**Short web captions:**
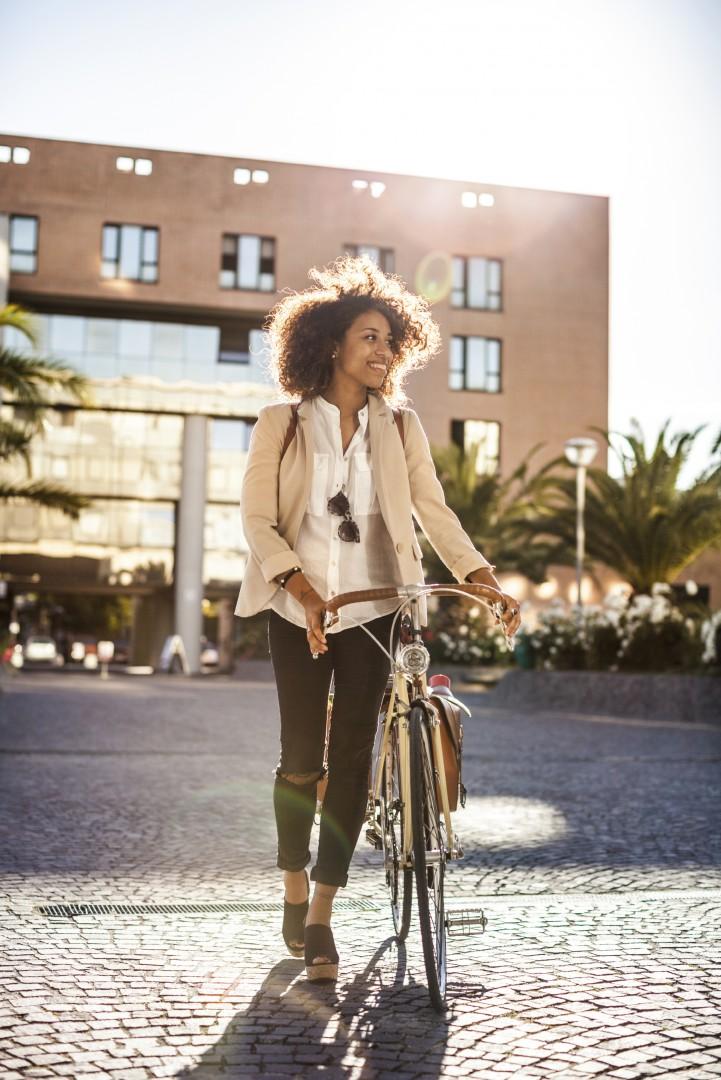 Business woman walking with bike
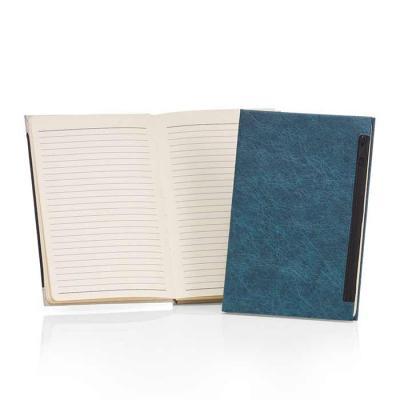 Caderno de anotações com porta objetos na capa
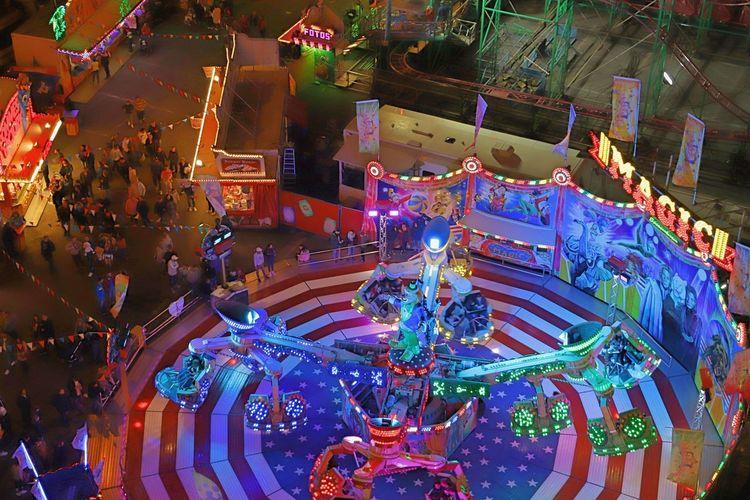 Jahrmarkt Amusement Park Amusement Park Ride Arts Culture And Entertainment Carousel Enjoyment Festival Fun High Angle View Illuminated Leisure Activity Multi Colored Night Representation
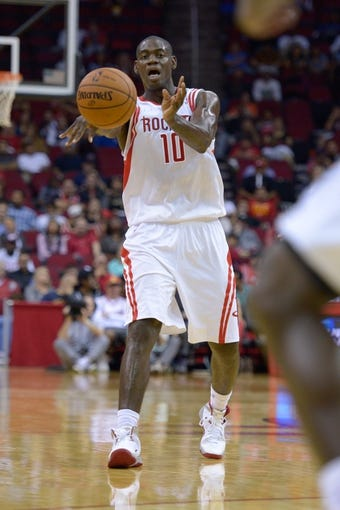 Oct 16, 2013; Houston, TX, USA; Houston Rockets small forward Ronnie Brewer (10) passes against the Orlando Magic during the second half at Toyota Center. The Rockets won 108-104. Mandatory Credit: Thomas Campbell-USA TODAY Sports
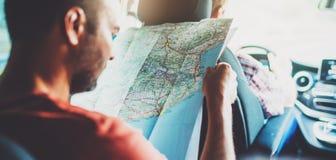 Il dito di sguardo e del punto dell'uomo dei pantaloni a vita bassa sulla mappa di navigazione di posizione in automobile, nell'a fotografia stock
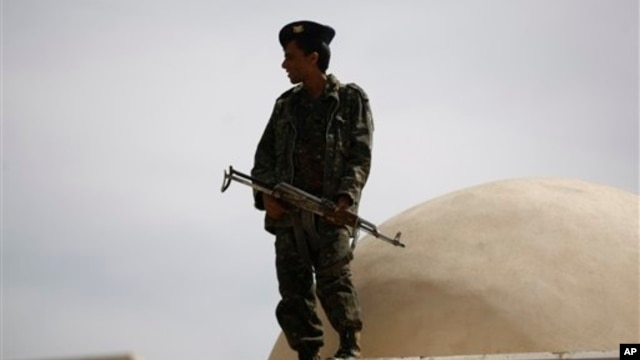 Soldier stands guard outside state security court where suspected al-Qaida militants attend hearing, Sanaa, April 22, 2014.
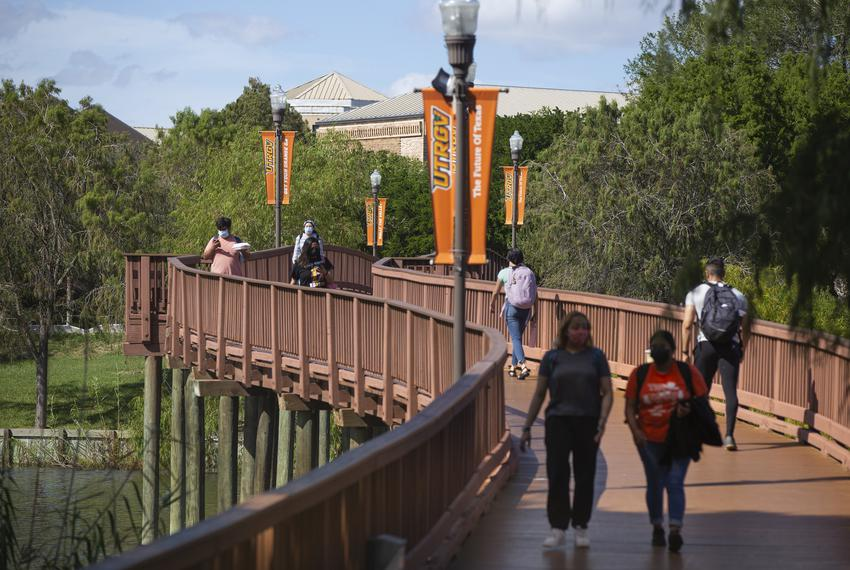 Students walk through a bridge connecting two sides of campus at the University of Texas at Rio Grande Valley on Oct. 19, 20…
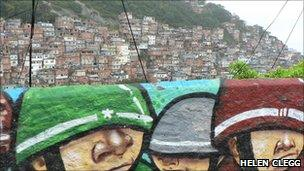 A mural and a view of the favela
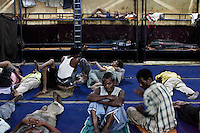 Men chat and sleep during the night shift (7pm -7am) at the Aashray Adhikar Abhiyan (AAA) Activity Center for homeless people on 4th October 2010, in Old Delhi, India. Picture: Suzanne Lee for The Australian.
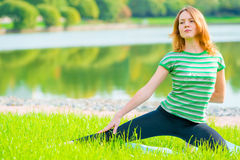 Sportswomen do exercises on the lush grass. In the park Stock Images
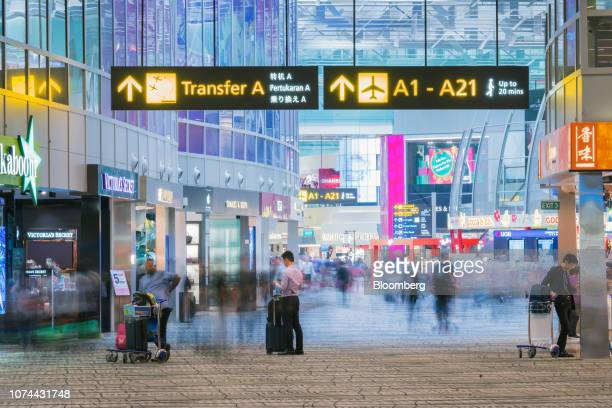 Travelers walk past stores at Terminal 3 of Changi Airport in Singapore on Thursday Dec 13 2018 Singapore'sChangiAirport votedtheworld's bestfor...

**WORK REQUIRED:** Copy out, exactly and without pictures, each line from the one containing "A mural and a view of the favela" through the final line of the entries, both ends included.

**TASK RESPONSE:**
 A mural and a view of the favela
 Men chat and sleep during the night shift (7pm -7am) at the Aashray Adhikar Abhiyan (AAA) Activity Center for homeless people on 4th October 2010, in Old Delhi, India. Picture: Suzanne Lee for The Australian.
 Sportswomen do exercises on the lush grass. In the park Stock Images
 Travelers walk past stores at Terminal 3 of Changi Airport in Singapore on Thursday Dec 13 2018 Singapore'sChangiAirport votedtheworld's bestfor...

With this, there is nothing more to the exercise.